RABIN, SAM (1903–1991), British painter. Rabin was born in Manchester as Samuel Rabinovitch, the son of an impoverished cap cutter who had migrated from Vitebsk. His children were artistically gifted and Rabin was taught draughts-manship by an elder brother. At the age of eleven he was the youngest pupil ever to win a scholarship to the Manchester School of Art, and later won a scholarship to the Slade School in London, where, at the age of 15, he was the youngest student and where he was befriended and influenced by the artist Barnett *Freedman. On the completion of his studies Rabin spent some time in Paris and took up modeling under the influence of the famous French sculptor Charles Despiau. His portrait head of Barnett Freedman is in the Tate Gallery, London. Rabin, however, devoted most of his career to working in pastels and to the subject of sport.
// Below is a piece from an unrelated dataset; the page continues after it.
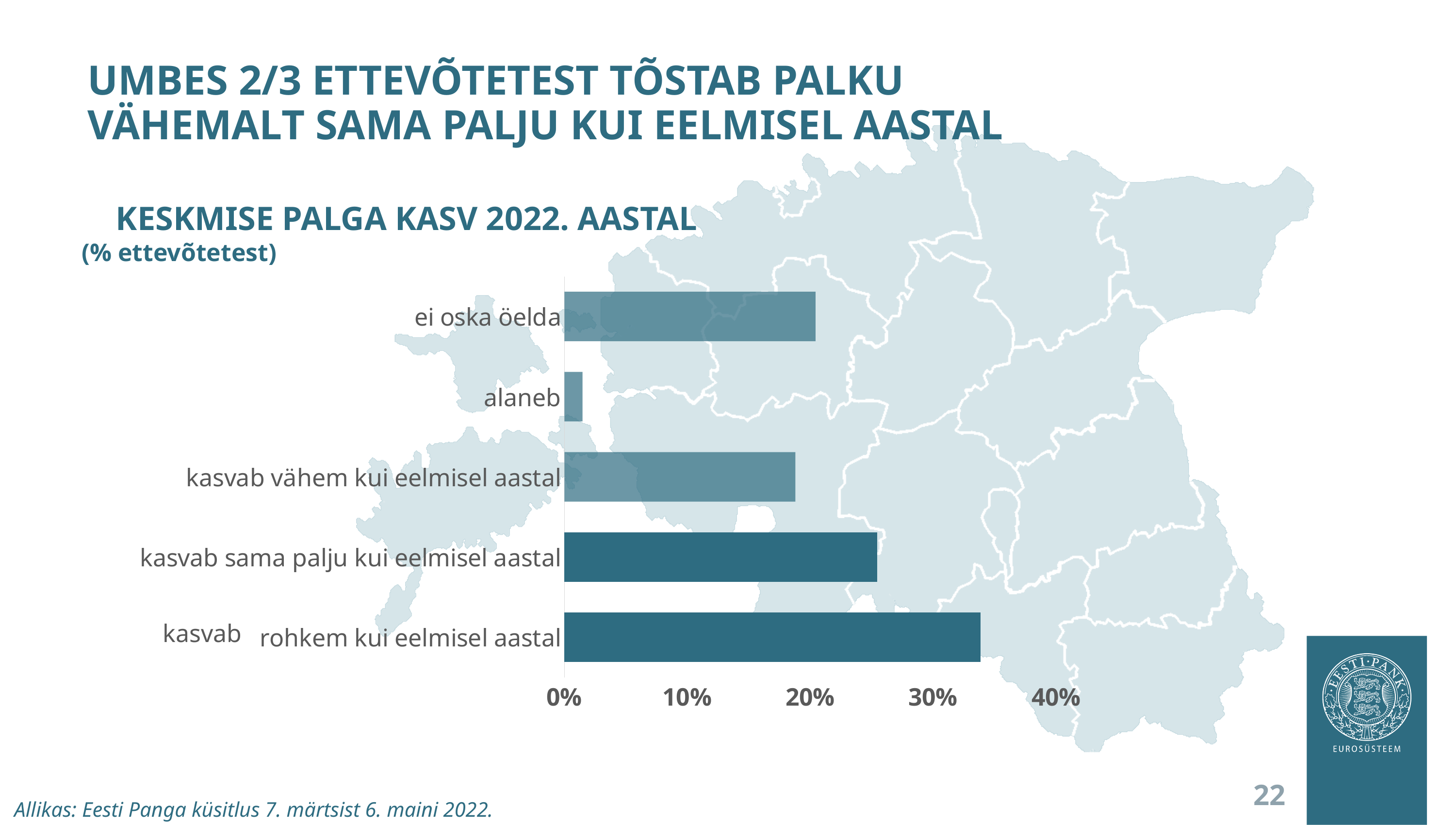
Is the value for 'kasvab rohkem kui eelmisel aastal' greater or less than 30%? greater Is the value for 'alaneb' greater or less than 10%? less Which category has the lowest value? alaneb Which is larger: the value for 'kasvab sama palju kui eelmisel aastal' or for 'kasvab vähem kui eelmisel aastal'? kasvab sama palju kui eelmisel aastal In what unit are the chart's values expressed, according to the subtitle? % ettevõtetest How many categories are shown in the chart? 5 What kind of chart is shown on the slide? bar chart Is the value for 'kasvab vähem kui eelmisel aastal' greater or less than 10%? greater What is the title of the chart? KESKMISE PALGA KASV 2022. AASTAL Which category has the highest value? kasvab rohkem kui eelmisel aastal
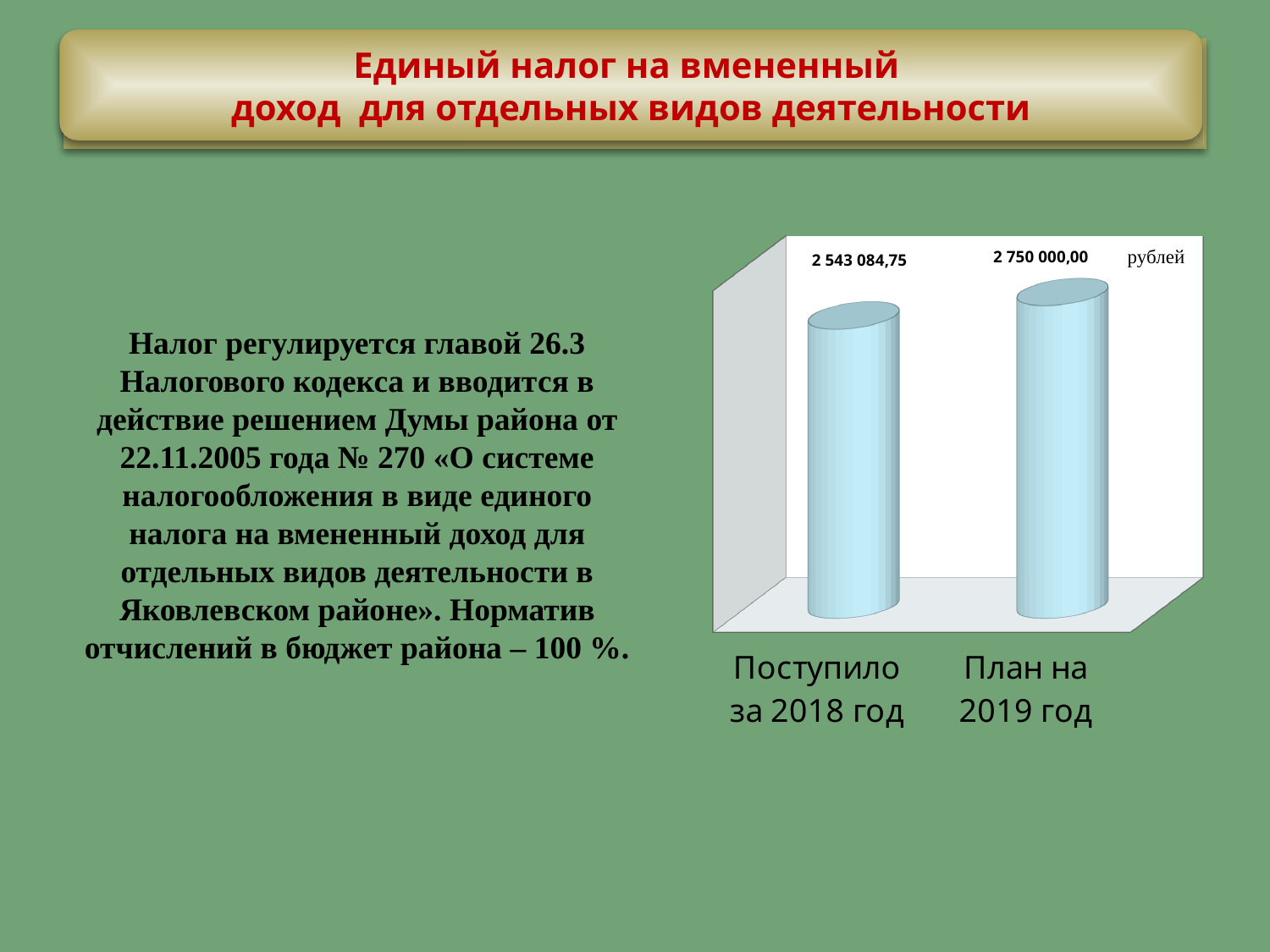
How many categories are plotted in the chart? 2 Which category has the highest value? План на 2019 год Which is larger: the value for "Поступило за 2018 год" or the value for "План на 2019 год"? План на 2019 год What colour are the bars in the chart? light blue What is the difference between the value for "План на 2019 год" and the value for "Поступило за 2018 год"? 206 915,25 What value is shown for "План на 2019 год"? 2 750 000,00 What value is shown for "Поступило за 2018 год"? 2 543 084,75 What kind of chart is shown on the slide? bar chart Which category has the lowest value? Поступило за 2018 год Do the values rise or fall from "Поступило за 2018 год" to "План на 2019 год"? rise What unit is indicated in the top right corner of the chart? рублей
A physically powerful man, Rabin won a bronze medal in wrestling at the 1928 Olympics and later, to make ends meet, became a professional wrestler. Wrestling and boxing became the principal subjects of his work, which depicted the atmosphere of the ring and the figures of the combatants with a mixture of brilliant realism and graceful movement. Rabin was also an actor, and played boxers and wrestlers in several films, including The Scarlet Pimpernel (1934), where he had the role of Daniel *Mendoza, the famous Jewish boxer. He taught at the Goldsmith School of Art from 1949 to 1965, where Mary Quant was one of his students, and then at the Bournemouth College of Art. His work is represented in leading public collections; the British Museum obtained a group of his drawings.

add. bibliography:

odnb online; J. Sheeran, Introducing Sam Rabin (1965).